Created on 16 May. 2023

Assess the quality of the AI-generated content by voting

Score: 0

Why do we need votes?

Votes are used to determine whether we need to re-run our summarizing tools. If the count reaches -10, our tools can be restarted.

The previous summary was created more than a year ago and can be re-run (if necessary) by clicking on the Run button below.

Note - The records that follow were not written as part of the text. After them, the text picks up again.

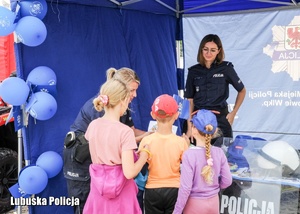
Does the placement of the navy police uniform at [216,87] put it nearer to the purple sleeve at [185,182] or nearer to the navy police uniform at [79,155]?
the navy police uniform at [79,155]

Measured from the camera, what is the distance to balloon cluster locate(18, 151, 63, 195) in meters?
3.56

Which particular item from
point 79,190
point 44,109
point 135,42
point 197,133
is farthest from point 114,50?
point 197,133

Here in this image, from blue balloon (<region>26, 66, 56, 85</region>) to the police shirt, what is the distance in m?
1.45

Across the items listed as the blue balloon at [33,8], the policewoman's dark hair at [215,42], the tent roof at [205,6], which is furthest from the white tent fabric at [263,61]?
the blue balloon at [33,8]

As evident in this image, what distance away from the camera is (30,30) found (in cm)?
335

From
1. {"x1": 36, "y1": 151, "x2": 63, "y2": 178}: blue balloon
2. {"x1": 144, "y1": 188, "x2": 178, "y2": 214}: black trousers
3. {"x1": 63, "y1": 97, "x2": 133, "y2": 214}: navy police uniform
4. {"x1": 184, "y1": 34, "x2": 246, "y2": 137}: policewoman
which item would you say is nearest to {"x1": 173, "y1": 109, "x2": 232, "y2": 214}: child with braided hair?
{"x1": 144, "y1": 188, "x2": 178, "y2": 214}: black trousers

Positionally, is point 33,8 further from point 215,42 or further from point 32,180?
point 215,42

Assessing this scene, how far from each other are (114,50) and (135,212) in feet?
8.70

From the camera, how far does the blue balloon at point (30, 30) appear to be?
11.0 feet

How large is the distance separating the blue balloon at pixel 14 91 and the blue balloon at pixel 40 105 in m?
0.08

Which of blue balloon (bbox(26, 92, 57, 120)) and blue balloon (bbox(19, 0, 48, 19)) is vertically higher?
blue balloon (bbox(19, 0, 48, 19))

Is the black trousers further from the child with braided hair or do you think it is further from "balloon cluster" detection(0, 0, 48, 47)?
"balloon cluster" detection(0, 0, 48, 47)

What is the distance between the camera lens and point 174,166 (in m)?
3.01

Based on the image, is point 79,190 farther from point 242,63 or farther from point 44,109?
point 242,63
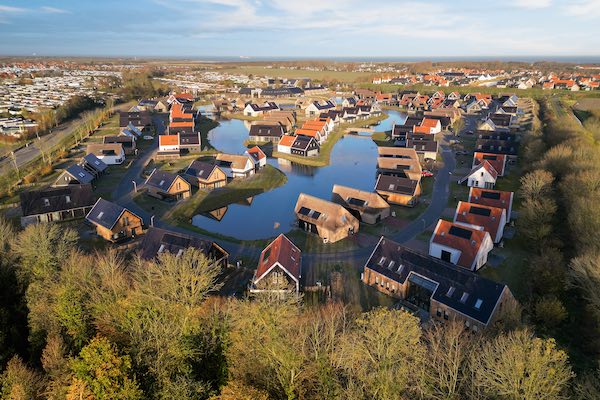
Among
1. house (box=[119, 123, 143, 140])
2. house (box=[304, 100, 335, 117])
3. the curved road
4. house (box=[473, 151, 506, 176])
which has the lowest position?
the curved road

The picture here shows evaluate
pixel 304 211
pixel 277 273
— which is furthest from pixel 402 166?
pixel 277 273

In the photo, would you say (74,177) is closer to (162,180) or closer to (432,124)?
(162,180)

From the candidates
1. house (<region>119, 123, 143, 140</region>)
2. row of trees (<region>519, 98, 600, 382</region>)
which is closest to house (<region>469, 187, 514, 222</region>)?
row of trees (<region>519, 98, 600, 382</region>)

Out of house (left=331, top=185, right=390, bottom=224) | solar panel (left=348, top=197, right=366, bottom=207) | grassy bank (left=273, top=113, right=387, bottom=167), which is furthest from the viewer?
grassy bank (left=273, top=113, right=387, bottom=167)

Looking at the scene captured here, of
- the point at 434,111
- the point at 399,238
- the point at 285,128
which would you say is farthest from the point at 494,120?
the point at 399,238

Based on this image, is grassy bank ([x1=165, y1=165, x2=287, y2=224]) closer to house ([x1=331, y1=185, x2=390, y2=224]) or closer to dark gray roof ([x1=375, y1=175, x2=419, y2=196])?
house ([x1=331, y1=185, x2=390, y2=224])

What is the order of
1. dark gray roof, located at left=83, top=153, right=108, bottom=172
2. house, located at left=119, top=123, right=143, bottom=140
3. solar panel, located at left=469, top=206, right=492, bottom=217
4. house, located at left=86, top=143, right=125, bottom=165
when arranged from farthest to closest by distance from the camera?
house, located at left=119, top=123, right=143, bottom=140
house, located at left=86, top=143, right=125, bottom=165
dark gray roof, located at left=83, top=153, right=108, bottom=172
solar panel, located at left=469, top=206, right=492, bottom=217

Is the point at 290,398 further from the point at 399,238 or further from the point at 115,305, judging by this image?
the point at 399,238
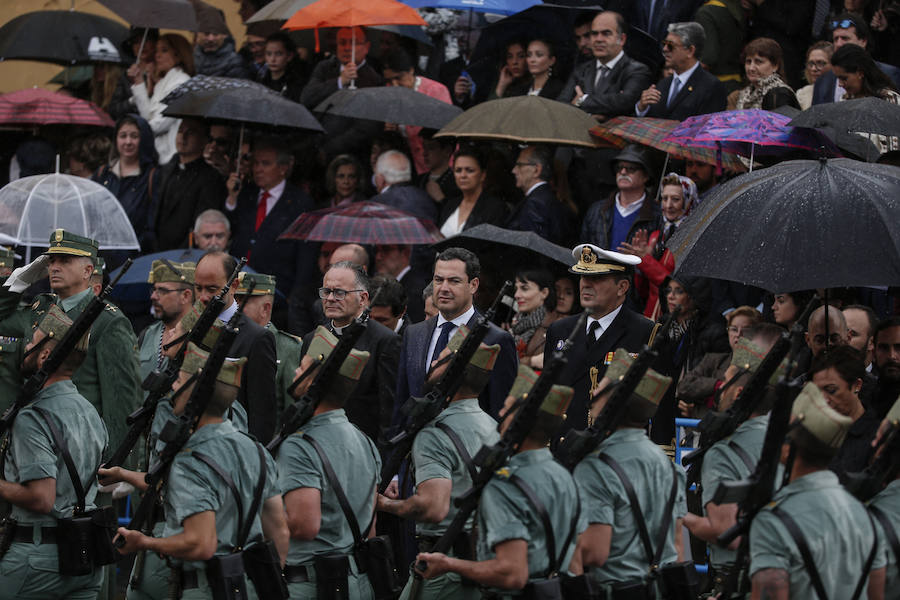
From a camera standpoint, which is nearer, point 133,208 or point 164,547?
point 164,547

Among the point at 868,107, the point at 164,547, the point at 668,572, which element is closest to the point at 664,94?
the point at 868,107

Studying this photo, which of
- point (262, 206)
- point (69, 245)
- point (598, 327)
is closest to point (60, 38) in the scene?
point (262, 206)

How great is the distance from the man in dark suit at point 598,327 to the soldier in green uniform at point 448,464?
181 cm

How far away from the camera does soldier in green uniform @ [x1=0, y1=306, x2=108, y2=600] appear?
685cm

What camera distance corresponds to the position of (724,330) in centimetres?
1006

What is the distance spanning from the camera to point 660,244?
10.5 m

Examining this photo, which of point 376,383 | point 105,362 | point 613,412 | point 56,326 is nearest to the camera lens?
point 613,412

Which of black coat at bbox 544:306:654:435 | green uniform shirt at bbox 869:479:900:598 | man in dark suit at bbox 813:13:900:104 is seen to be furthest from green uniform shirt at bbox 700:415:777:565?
man in dark suit at bbox 813:13:900:104

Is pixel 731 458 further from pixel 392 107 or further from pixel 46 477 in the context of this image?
pixel 392 107

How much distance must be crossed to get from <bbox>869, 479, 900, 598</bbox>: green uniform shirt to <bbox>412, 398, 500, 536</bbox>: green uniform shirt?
1735mm

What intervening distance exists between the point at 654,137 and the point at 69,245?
14.1 ft

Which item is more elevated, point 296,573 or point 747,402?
point 747,402

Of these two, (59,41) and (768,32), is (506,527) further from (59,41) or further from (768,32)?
(59,41)

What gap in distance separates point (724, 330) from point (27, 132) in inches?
302
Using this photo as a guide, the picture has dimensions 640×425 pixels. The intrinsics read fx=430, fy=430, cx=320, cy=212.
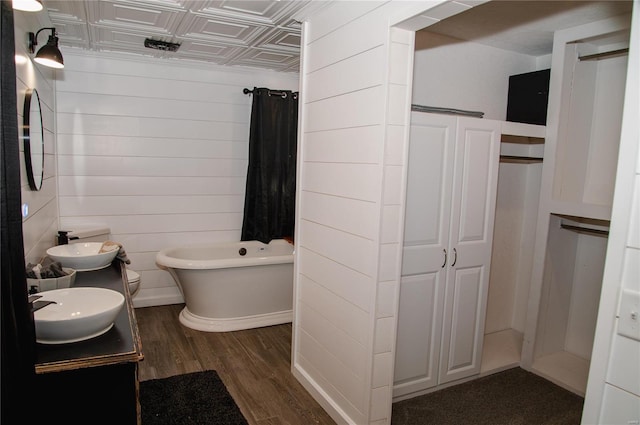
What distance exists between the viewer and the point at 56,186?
3.90m

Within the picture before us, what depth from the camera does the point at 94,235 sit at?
3906 millimetres

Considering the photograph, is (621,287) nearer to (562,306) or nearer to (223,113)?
(562,306)

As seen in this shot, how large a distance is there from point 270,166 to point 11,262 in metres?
3.33

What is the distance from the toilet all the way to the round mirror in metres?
0.95

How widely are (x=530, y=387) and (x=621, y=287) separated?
2.20 meters

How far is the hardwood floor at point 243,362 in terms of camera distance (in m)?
2.69

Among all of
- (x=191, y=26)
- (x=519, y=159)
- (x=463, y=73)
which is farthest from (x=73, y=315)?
(x=519, y=159)

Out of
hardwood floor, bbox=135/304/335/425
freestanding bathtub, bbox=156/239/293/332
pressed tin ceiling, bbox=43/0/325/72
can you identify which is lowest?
hardwood floor, bbox=135/304/335/425

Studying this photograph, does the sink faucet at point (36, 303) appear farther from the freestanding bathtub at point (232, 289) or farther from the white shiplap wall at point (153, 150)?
the white shiplap wall at point (153, 150)

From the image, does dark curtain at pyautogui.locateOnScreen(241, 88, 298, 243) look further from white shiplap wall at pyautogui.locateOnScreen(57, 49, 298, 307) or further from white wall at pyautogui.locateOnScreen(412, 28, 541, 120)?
white wall at pyautogui.locateOnScreen(412, 28, 541, 120)

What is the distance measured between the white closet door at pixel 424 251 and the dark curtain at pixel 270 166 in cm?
217

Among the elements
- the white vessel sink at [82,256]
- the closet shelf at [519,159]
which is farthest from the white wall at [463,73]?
the white vessel sink at [82,256]

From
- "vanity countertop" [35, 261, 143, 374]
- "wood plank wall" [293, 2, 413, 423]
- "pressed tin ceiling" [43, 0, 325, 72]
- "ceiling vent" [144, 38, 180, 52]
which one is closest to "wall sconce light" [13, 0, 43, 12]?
"pressed tin ceiling" [43, 0, 325, 72]

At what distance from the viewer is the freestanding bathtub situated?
380cm
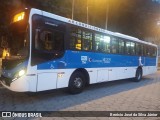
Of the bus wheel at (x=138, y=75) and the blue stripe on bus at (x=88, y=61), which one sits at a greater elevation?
the blue stripe on bus at (x=88, y=61)

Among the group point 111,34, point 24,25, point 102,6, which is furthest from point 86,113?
point 102,6

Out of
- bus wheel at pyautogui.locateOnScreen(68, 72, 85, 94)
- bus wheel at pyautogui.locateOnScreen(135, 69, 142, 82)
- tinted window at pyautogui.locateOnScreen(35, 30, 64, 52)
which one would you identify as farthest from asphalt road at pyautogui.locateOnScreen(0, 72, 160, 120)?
bus wheel at pyautogui.locateOnScreen(135, 69, 142, 82)

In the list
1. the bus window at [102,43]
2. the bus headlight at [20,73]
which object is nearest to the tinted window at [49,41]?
the bus headlight at [20,73]

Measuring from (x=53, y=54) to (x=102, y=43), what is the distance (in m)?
3.76

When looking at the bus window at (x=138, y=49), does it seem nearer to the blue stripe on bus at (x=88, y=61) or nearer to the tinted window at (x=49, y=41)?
the blue stripe on bus at (x=88, y=61)

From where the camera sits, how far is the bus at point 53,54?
855 cm

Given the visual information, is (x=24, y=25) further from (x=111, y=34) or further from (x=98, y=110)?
(x=111, y=34)

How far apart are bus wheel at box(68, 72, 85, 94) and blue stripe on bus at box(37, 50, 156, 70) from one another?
39 cm

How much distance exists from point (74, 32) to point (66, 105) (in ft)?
11.0

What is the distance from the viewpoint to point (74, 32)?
1068 cm

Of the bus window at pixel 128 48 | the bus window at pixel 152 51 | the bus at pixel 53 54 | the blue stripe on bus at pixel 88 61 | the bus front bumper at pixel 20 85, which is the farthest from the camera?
the bus window at pixel 152 51

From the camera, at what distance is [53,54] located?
947 cm

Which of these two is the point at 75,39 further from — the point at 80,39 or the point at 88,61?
the point at 88,61

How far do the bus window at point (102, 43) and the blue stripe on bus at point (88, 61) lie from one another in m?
0.25
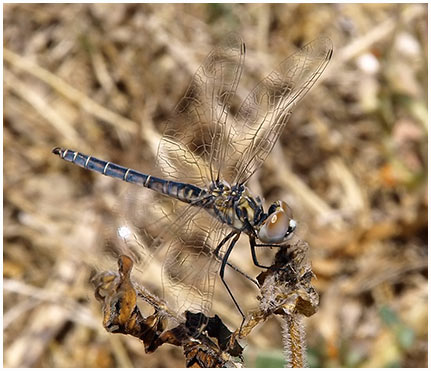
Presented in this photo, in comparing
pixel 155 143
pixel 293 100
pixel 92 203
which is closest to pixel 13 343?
pixel 92 203

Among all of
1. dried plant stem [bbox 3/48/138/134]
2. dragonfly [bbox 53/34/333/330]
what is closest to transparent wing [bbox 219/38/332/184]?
dragonfly [bbox 53/34/333/330]

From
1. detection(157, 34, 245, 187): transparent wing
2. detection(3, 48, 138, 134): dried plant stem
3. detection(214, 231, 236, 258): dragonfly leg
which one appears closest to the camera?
detection(214, 231, 236, 258): dragonfly leg

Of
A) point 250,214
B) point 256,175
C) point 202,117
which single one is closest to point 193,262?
point 250,214

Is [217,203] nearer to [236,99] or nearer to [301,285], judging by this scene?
[301,285]

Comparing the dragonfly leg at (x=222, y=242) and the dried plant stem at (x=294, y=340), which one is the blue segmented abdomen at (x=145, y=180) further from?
the dried plant stem at (x=294, y=340)

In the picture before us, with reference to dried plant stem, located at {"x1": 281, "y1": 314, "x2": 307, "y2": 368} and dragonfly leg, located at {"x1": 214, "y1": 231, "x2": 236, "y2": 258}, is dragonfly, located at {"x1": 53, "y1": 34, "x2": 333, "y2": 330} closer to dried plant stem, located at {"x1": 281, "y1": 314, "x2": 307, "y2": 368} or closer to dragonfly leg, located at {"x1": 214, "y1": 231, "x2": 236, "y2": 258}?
dragonfly leg, located at {"x1": 214, "y1": 231, "x2": 236, "y2": 258}

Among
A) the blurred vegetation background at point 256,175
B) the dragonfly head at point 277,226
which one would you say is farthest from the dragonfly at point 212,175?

Similar papers summarized with our AI tools

Navigate through even more similar papers through a

tree representation

Look for similar papers (in beta version)

By clicking on the button above, our algorithm will scan all papers in our database to find the closest based on the contents of the full papers and not just on metadata. Please note that it only works for papers that we have generated summaries for and you can rerun it from time to time to get a more accurate result while our database grows.

Disclaimer: The AI-based summarization tool and virtual assistant provided on this website may not always provide accurate and complete summaries or responses. We encourage you to carefully review and evaluate the generated content to ensure its quality and relevance to your needs.